|
Hao Zou Reliable generation, masked diffusion language models, and long-horizon LLM agents. I am a Columbia CS researcher working with Prof. Kathleen McKeown and Prof. Zhou Yu, and closely collaborating with Zachary Horvitz and Xiao Yu. My research asks how language models can revise, reason, and act reliably when evidence changes or tasks unfold over many steps. My recent work connects two threads: (1) masked diffusion language models for controllable editing, faithful summarization, and inference-time reasoning; and (2) LLM agents for realistic computer-use workflows, environment scaling, and harness-based training. Starting Summer 2026, I am continuing in the Columbia CS Department as a Research Staff Associate on an IARPA-funded project on faithful summarization. Previously, I worked with Prof. Jordan Boyd-Graber at the UMD CLIP Lab, and with Prof. Dongyeop Kang at the University of Minnesota NLP group. I received my B.S. in Computer Science from the University of Minnesota, Twin Cities, and my M.S. in Computer Science from Columbia University in May 2026. |
|
Research
My long-term goal is to build AI systems that remain faithful and useful under uncertainty: systems that can detect unsupported claims, localize what should be changed, allocate computation to uncertain parts of a reasoning trace, and act safely in long-horizon environments. I approach this through a bridge between diffusion-based generation/editing and agent evaluation/training.

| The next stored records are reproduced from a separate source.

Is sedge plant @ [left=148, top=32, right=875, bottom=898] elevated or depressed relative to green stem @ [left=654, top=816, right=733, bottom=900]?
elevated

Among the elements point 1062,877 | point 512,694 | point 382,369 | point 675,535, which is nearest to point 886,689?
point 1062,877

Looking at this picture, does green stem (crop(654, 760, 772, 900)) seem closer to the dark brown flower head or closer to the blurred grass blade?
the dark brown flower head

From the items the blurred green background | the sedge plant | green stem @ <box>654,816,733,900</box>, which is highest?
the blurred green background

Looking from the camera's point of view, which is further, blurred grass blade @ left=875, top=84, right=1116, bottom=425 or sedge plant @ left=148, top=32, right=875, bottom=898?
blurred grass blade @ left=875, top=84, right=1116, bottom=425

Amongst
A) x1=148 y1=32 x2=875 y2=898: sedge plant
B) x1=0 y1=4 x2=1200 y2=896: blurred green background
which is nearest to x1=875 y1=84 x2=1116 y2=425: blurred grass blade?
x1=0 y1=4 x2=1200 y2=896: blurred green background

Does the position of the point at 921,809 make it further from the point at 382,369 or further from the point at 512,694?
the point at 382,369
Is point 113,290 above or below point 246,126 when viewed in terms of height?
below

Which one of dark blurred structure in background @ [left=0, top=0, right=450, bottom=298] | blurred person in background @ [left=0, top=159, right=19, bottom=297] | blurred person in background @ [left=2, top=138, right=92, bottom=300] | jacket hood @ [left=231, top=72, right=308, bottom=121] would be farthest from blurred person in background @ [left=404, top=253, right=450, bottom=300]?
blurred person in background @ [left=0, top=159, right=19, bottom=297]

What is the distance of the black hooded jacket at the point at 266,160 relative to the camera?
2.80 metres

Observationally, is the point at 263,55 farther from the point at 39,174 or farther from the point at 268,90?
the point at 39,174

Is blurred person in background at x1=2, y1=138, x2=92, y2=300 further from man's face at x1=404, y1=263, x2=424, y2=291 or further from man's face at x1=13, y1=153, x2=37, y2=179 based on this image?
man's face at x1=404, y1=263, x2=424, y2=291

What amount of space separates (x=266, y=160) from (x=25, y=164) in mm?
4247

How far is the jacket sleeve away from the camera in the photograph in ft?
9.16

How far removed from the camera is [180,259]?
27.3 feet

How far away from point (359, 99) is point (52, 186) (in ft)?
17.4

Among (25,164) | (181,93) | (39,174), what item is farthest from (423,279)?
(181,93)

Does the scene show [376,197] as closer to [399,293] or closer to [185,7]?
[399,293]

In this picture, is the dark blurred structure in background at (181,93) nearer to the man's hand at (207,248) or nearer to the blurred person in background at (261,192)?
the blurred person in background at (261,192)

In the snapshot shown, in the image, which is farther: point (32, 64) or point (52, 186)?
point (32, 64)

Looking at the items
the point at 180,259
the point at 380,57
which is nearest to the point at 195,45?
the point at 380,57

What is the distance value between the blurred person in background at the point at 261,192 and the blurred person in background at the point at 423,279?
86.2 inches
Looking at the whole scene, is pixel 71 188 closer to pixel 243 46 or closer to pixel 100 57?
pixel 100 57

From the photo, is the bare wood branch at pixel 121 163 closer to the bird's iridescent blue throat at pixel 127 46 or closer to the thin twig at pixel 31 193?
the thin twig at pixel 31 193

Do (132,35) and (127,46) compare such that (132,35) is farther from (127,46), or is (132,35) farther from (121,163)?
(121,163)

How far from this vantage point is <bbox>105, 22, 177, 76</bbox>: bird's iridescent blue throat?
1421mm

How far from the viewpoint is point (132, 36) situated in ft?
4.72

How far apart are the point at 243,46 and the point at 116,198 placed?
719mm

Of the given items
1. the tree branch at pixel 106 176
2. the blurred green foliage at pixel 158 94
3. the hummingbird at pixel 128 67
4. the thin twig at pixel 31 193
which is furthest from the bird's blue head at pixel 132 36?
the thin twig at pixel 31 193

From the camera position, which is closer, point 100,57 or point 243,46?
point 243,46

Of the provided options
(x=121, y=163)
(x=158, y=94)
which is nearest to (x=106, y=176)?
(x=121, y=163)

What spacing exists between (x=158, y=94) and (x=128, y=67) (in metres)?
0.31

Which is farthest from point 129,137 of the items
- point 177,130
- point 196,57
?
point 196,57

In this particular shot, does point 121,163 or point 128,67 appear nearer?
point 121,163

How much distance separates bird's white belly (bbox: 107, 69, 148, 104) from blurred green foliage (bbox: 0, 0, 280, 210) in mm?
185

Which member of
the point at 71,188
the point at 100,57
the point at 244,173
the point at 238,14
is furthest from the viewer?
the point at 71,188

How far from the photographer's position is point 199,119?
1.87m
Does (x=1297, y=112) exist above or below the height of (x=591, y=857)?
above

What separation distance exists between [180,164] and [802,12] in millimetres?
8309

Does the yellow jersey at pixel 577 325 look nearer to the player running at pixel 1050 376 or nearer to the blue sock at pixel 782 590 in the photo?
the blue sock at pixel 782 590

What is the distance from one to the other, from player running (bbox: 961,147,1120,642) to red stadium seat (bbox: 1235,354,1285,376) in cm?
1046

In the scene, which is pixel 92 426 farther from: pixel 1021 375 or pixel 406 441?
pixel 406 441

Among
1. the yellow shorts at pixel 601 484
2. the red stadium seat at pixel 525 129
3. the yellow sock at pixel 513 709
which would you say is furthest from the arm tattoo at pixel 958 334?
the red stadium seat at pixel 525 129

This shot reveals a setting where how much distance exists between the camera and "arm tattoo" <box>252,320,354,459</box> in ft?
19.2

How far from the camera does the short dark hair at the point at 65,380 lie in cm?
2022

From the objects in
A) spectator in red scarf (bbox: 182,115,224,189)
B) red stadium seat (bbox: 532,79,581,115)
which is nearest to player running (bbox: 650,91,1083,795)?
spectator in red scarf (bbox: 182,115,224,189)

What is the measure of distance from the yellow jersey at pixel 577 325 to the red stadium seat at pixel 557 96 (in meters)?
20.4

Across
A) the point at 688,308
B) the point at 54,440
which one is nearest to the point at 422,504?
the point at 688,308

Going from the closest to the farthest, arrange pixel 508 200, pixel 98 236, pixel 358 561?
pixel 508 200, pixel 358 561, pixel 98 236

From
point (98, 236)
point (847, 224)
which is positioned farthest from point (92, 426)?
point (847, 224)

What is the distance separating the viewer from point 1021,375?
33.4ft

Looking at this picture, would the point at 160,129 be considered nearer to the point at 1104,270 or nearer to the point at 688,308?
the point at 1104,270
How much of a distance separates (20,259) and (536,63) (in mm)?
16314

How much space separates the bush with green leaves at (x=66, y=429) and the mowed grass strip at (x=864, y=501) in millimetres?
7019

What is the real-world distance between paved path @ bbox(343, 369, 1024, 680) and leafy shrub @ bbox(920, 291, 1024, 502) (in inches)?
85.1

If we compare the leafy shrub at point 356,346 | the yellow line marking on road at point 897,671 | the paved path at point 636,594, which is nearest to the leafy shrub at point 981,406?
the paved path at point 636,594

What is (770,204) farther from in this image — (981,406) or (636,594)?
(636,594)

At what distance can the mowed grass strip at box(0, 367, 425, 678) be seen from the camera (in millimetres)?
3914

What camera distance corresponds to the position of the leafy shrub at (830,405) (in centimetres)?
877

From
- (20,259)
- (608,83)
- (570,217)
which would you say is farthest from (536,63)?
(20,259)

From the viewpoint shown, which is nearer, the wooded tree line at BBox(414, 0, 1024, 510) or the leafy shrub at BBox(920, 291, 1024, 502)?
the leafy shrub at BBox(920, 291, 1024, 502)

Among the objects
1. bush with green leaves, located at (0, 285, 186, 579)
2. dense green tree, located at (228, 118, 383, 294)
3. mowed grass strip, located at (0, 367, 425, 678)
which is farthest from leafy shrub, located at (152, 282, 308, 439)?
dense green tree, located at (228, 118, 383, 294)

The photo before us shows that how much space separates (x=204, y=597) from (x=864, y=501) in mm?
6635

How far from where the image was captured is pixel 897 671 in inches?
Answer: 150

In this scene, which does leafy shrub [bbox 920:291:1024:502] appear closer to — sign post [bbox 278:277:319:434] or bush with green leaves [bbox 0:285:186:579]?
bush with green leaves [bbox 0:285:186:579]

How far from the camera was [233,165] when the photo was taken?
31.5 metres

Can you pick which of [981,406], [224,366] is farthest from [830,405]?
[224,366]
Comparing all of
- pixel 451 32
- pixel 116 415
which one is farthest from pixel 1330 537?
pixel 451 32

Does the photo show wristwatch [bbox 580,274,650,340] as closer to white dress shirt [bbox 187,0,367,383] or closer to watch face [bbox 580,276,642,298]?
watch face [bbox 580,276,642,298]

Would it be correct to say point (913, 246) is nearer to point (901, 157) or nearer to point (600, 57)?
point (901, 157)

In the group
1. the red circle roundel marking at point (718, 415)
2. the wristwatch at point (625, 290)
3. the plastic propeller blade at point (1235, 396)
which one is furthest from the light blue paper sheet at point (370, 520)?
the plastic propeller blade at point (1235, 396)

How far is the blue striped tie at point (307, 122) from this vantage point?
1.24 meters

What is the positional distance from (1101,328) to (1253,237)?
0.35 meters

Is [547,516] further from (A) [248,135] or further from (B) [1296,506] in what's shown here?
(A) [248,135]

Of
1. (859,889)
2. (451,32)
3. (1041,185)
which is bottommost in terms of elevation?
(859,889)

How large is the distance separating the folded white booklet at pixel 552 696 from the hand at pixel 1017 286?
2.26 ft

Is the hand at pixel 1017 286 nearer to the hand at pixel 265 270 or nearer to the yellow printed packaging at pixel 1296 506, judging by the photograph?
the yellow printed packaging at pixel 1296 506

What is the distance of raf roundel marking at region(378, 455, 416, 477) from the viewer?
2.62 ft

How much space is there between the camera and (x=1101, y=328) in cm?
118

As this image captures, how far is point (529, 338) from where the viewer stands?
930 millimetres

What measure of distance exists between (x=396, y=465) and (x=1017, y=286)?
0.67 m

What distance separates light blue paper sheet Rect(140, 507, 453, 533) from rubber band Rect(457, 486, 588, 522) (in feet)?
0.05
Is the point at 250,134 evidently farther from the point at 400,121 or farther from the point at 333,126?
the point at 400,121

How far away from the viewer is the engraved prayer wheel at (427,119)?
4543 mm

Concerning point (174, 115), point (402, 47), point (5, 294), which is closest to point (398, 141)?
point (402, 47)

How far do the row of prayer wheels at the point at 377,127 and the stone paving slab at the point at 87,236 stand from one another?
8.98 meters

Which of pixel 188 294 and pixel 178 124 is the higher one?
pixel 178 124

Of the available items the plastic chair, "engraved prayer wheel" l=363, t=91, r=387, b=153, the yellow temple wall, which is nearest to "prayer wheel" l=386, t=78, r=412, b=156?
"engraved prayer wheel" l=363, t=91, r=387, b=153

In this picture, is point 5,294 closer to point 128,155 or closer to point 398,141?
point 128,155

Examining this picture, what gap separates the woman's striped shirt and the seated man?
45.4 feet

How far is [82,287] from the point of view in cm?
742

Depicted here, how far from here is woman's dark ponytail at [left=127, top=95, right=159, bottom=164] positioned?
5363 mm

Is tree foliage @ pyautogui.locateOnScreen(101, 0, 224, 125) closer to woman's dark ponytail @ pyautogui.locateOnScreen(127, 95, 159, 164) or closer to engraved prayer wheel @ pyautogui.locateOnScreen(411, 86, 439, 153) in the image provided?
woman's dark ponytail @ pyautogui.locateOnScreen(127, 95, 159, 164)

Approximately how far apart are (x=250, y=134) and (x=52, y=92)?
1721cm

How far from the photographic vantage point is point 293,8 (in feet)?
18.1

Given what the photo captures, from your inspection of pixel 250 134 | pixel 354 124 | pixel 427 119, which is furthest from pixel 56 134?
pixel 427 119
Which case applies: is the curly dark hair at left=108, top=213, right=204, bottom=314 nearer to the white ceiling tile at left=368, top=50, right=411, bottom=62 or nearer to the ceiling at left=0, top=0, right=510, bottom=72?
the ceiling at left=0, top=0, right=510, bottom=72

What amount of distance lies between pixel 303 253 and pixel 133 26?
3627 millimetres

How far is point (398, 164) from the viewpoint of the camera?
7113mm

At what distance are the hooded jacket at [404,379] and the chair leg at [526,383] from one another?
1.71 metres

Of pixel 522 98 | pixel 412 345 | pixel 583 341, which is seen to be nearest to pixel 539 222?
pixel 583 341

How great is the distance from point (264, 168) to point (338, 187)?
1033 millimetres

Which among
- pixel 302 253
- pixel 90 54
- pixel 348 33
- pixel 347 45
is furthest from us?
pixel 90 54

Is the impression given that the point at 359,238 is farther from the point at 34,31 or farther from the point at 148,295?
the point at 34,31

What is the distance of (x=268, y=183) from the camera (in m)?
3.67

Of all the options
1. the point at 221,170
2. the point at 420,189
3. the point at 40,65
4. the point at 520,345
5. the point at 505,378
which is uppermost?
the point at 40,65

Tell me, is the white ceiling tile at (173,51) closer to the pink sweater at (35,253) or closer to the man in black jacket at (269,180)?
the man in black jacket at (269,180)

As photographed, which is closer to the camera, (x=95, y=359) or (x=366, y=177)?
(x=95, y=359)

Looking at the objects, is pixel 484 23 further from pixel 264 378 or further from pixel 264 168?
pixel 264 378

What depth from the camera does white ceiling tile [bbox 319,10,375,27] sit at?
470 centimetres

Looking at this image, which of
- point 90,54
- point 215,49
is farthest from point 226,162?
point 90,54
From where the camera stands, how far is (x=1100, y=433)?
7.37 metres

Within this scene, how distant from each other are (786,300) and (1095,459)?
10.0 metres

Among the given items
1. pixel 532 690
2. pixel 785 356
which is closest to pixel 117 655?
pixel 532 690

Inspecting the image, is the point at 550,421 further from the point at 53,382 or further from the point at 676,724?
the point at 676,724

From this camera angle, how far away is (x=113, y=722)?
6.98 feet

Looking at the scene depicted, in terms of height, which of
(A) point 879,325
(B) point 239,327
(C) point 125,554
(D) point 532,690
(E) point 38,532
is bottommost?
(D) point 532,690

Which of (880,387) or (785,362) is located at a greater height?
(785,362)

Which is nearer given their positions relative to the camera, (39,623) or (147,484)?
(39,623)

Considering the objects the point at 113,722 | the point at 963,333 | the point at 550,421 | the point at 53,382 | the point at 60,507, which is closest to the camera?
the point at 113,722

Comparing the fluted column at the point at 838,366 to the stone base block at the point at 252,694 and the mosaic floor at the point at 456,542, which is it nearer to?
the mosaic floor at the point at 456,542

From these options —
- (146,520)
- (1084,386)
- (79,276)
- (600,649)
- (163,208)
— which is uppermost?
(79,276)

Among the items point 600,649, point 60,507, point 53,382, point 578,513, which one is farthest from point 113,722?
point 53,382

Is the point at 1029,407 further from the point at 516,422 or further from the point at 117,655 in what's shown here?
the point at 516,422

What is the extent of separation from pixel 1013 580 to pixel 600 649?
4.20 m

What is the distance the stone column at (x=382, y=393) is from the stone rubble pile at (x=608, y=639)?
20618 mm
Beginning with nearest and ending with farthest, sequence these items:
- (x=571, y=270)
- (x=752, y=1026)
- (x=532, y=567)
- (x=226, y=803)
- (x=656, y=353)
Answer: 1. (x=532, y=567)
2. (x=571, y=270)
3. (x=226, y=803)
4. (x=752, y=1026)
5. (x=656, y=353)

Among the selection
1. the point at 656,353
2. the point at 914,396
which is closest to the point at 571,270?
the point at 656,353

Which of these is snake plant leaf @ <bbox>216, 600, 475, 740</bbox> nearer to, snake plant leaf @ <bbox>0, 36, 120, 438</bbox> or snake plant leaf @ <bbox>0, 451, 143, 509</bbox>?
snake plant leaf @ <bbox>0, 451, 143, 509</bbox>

In diffusion language modeling, I study how non-autoregressive models can use their ability to infill and revise arbitrary spans for faithful summarization, reasoning templates, and efficient inference. In agents, I study how realistic environments, verifiers, and harnesses can make training and evaluation match the way agents are actually deployed.
News
- Jun 2026: Detect, Remask, Repair is on arXiv and under review at EMNLP 2026.
- Jun 2026: Continuing at Columbia CS as a Research Staff Associate in Prof. McKeown's group on faithful summarization.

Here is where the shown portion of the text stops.